For one, the court ruled that the plaintiffs did have standing. The bear zoo had argued that Walker and Hill didn’t even have a right to bring the lawsuit, as they hadn’t been directly injured by anything happening to the bears there. But the two women had responded that seeing the bears’ condition caused them emotional pain, especially considering the bears’ revered place in Cherokee culture. They would have liked to visit the bears again, they testified, but couldn’t while they were being held in that condition. 

The plaintiffs “suffered aesthetic and emotional harm from observing the bears living in virtually barren concrete pits and being subjected to public feeding,” Reidinger wrote. “The Plaintiffs have established that they have a spiritual and cultural connection with the bears and developed a strong personal and emotional attachment to them.”

The second hurdle that Walker and Hill had to overcome was to prove that the bears in question were, in fact grizzlies. The bear zoo contains about 35 animals, according to court documents, including bears, monkeys, lemurs, goats and a tiger.

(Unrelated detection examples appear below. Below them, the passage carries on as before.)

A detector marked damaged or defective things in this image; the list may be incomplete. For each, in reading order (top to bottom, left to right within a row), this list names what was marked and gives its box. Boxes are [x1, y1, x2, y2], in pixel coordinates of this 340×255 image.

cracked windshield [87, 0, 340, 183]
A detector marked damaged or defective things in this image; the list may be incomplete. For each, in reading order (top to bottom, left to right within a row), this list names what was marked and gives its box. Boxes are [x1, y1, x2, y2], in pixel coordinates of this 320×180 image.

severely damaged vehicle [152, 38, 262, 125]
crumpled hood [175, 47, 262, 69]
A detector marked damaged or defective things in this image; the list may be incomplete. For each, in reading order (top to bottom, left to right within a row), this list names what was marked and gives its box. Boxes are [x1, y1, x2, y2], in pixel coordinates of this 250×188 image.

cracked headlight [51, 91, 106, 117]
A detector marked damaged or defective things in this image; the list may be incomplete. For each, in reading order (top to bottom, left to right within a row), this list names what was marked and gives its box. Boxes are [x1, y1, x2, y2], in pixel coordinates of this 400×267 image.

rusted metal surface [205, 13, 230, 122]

The bear zoo had identified four of the bears as grizzlies, including a grizzlies page on its website and posting signs at the zoo to identify at least three of the four as grizzlies. Veterinary records also refer to the bears as grizzlies. 

However, when the suit was filed, the bear zoo claimed that the bears weren’t grizzlies at all — they were Eurasian brown bears, they said, a species not protected by the ESA.

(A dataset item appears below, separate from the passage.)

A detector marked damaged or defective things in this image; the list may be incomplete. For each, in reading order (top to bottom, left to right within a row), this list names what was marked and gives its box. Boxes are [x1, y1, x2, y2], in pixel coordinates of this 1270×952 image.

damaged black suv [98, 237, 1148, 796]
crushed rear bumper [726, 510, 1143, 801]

“The Defendants presented no credible evidence that the subject bears are anything other than grizzly bears,” Reidinger wrote. 

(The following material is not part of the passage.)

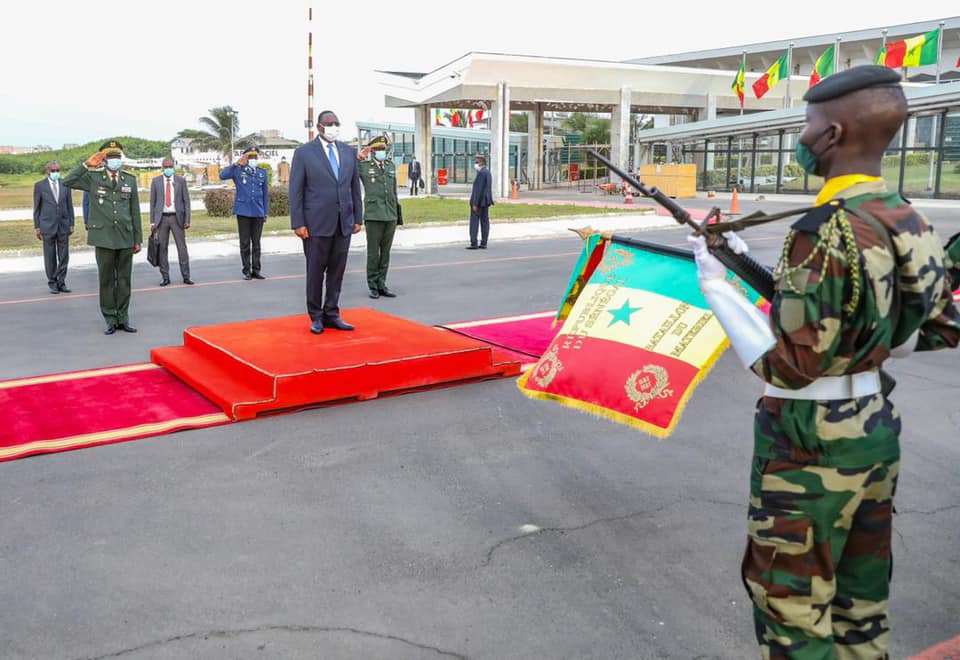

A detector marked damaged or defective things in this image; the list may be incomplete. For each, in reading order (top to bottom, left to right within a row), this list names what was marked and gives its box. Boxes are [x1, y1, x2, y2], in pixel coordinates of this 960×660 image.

crack in pavement [478, 506, 668, 568]
crack in pavement [79, 624, 468, 660]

Peet considers those two points of Reidinger’s decision to be wins for the bears and thinks the case could turn out differently in a higher court. 

“I think there is a great chance for this case on appeal,” Peet said. 

 

The bears’ future

In the meantime, however, Peet wants to see the bears moved from the pits immediately. 

“The most important thing is that the bears are out of the pits without delay and that they are removed to large, naturalistic enclosures where they can act like bears for the first time in their lives,” she said. “The best way for that to happen is for the tribe to allow the bears to be relocated to a reputable, existing animal shelter. And that could happen in a matter of weeks.”

According to Peet, PETA has offered to relocate the bears to a sanctuary where they could live out their days in a large, natural environment, but the Coggins haven’t taken them up on it. 

Collette Coggins tells a different story. 

“They’ve never reached out to me, period,” she said. “They’ve always just wanted to go the media route and the trouble-causing route.”

David Perle, senior media coordinator for PETA, emphasized that’s not the case. PETA relayed the offer directly to Coggins, he said, through an attorney. 

“That’s Collette Coggins trying to use semantics to justify her continuing unjustifiable confinement of bears in archaic concrete pits,” he said. 

Moreover, Coggins claims that the lawsuit and PETA’s involvement are actually the reason the bears are still living in concrete pits. Before the suit was filed, she said, she and Barry were making plans to build a new, more natural facility, but attorney’s fees totaling in the tens of thousands of dollars have sidelined those plans. 

“I love my animals and I take very good care of my animals, and they would be in a different facility now at this time if we had not gotten sidebarred and then the whole distraction,” she said. “The reality of it is that PETA and their cronies have hurt the animals moreso. It’s their fault that we haven’t expanded by now.”

If PETA wanted to help the animals, she said, why not help the bear zoo update its facility rather than insisting on taking the bears — which are her livelihood — away? 

From PETA’s perspective, the Cherokee Bear Zoo has already had its chance — 24 years’ worth of it. 

“Barry and Collette Coggins have abused the bears in the Cherokee bear pits for years,” Peet said. 

“All I know is that we’re trying to get those bears out of those pits to a decent habitat,” Walker added.